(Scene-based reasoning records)
--- Begin ---
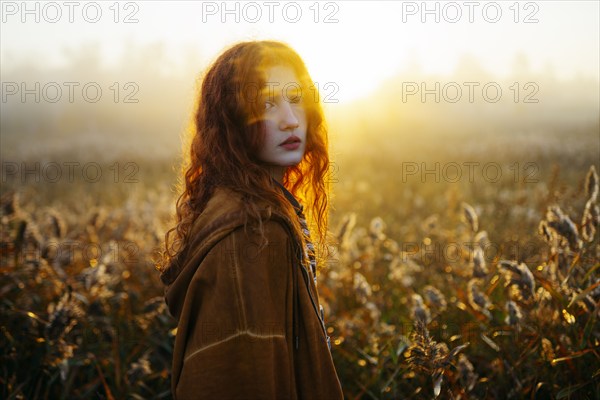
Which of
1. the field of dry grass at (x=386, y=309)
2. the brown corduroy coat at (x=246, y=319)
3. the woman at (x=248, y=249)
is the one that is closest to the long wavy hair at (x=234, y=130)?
the woman at (x=248, y=249)

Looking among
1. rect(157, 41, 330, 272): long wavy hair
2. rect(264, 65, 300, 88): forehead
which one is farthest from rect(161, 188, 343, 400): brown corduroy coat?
rect(264, 65, 300, 88): forehead

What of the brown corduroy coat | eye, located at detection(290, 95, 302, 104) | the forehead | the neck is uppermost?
the forehead

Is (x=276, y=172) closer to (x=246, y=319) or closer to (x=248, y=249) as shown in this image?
(x=248, y=249)

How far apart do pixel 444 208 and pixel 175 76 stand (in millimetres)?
75818

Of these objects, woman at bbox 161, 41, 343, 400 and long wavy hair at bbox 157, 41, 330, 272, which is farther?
long wavy hair at bbox 157, 41, 330, 272

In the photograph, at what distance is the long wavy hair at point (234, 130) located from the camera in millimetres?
1840

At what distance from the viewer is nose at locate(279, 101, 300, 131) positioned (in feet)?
6.19

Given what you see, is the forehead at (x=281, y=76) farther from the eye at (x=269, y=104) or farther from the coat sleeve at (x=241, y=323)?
the coat sleeve at (x=241, y=323)

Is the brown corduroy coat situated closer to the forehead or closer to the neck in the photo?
the neck

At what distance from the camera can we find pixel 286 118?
74.2 inches

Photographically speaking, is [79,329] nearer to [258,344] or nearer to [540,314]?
[258,344]

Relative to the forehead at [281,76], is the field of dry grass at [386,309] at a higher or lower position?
lower

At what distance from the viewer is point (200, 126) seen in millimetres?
2084

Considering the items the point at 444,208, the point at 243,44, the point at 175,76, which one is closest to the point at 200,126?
the point at 243,44
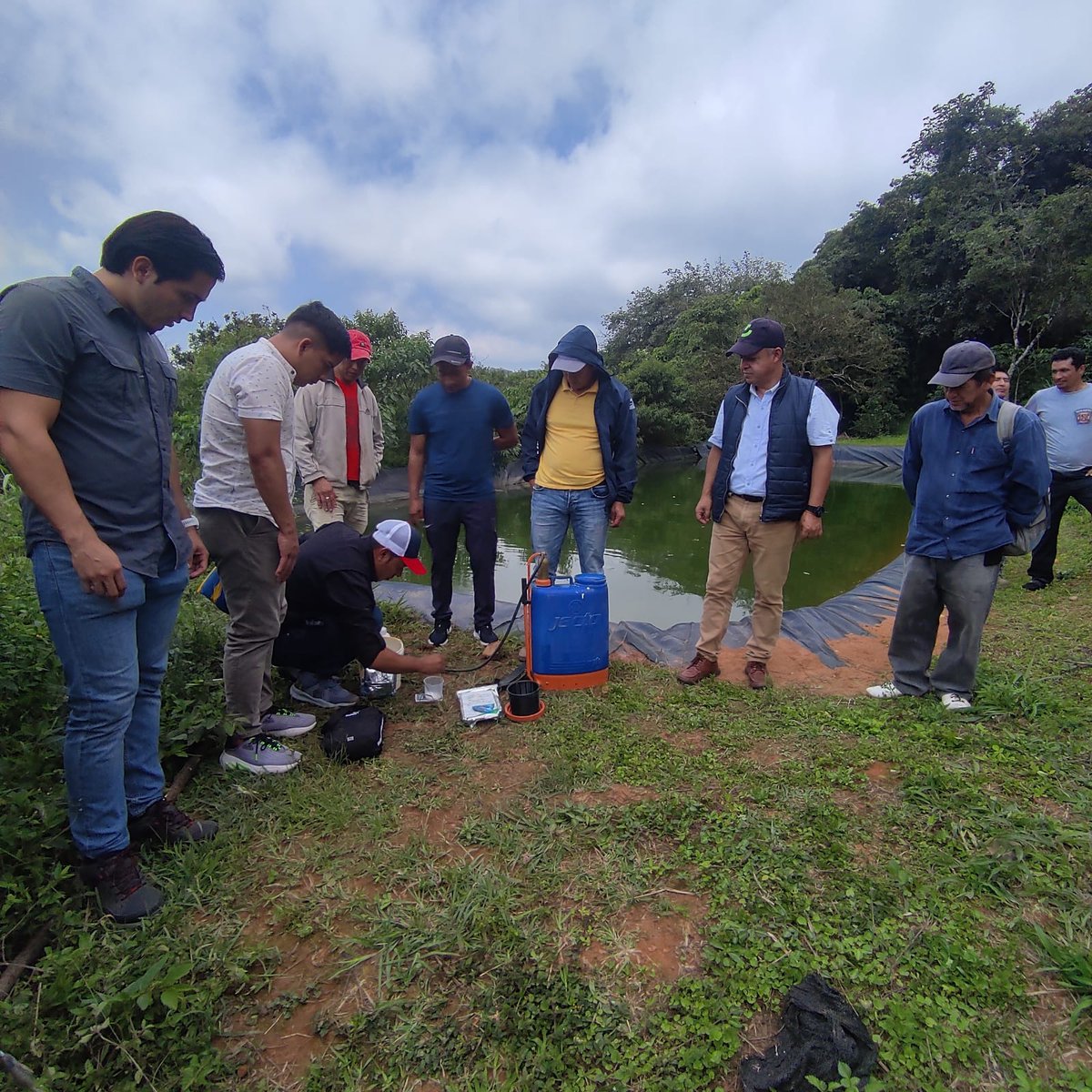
--- End ---
Rewrite the records above as a numbered list with one line per item. Skip blank lines and leave out the picture markers.

1. Which of
2. 1. the field of dry grass at (x=386, y=309)
3. 2. the brown corduroy coat at (x=246, y=319)
4. 3. the woman at (x=248, y=249)
5. is the one that is closest to the long wavy hair at (x=234, y=130)?
6. the woman at (x=248, y=249)
7. Looking among
8. 1. rect(157, 41, 330, 272): long wavy hair
9. 2. rect(264, 65, 300, 88): forehead
10. which one is farthest from rect(161, 188, 343, 400): brown corduroy coat?
11. rect(264, 65, 300, 88): forehead
12. What of the brown corduroy coat | eye, located at detection(290, 95, 302, 104) | the forehead | the neck is uppermost?
13. the forehead
14. Is (x=276, y=172) closer to (x=246, y=319) or closer to (x=248, y=249) as shown in this image?
15. (x=248, y=249)
16. How far apart do pixel 444 208 and pixel 175 76 stand (in millimetres)?
17. 75818
18. Of these objects, woman at bbox 161, 41, 343, 400 and long wavy hair at bbox 157, 41, 330, 272, which is farther?
19. long wavy hair at bbox 157, 41, 330, 272
20. In the photograph, at what distance is the long wavy hair at point (234, 130) located from the camera in millimetres?
21. 1840
22. At what distance from the viewer is nose at locate(279, 101, 300, 131) positioned (in feet)?
23. 6.19
24. Given what you see, is the forehead at (x=281, y=76) farther from the eye at (x=269, y=104) or farther from the coat sleeve at (x=241, y=323)?
25. the coat sleeve at (x=241, y=323)
26. Is the brown corduroy coat situated closer to the forehead or closer to the neck in the photo?
27. the neck
28. At what distance from the camera can we find pixel 286 118?
29. 74.2 inches
30. Photographically speaking, is [79,329] nearer to [258,344] or nearer to [540,314]?
31. [258,344]
32. Relative to the forehead at [281,76], is the field of dry grass at [386,309] at a higher or lower position?
33. lower
34. At what distance from the viewer is point (200, 126) seen in millimetres?
35. 2084
36. Considering the items the point at 444,208, the point at 243,44, the point at 175,76, which one is closest to the point at 200,126?
37. the point at 243,44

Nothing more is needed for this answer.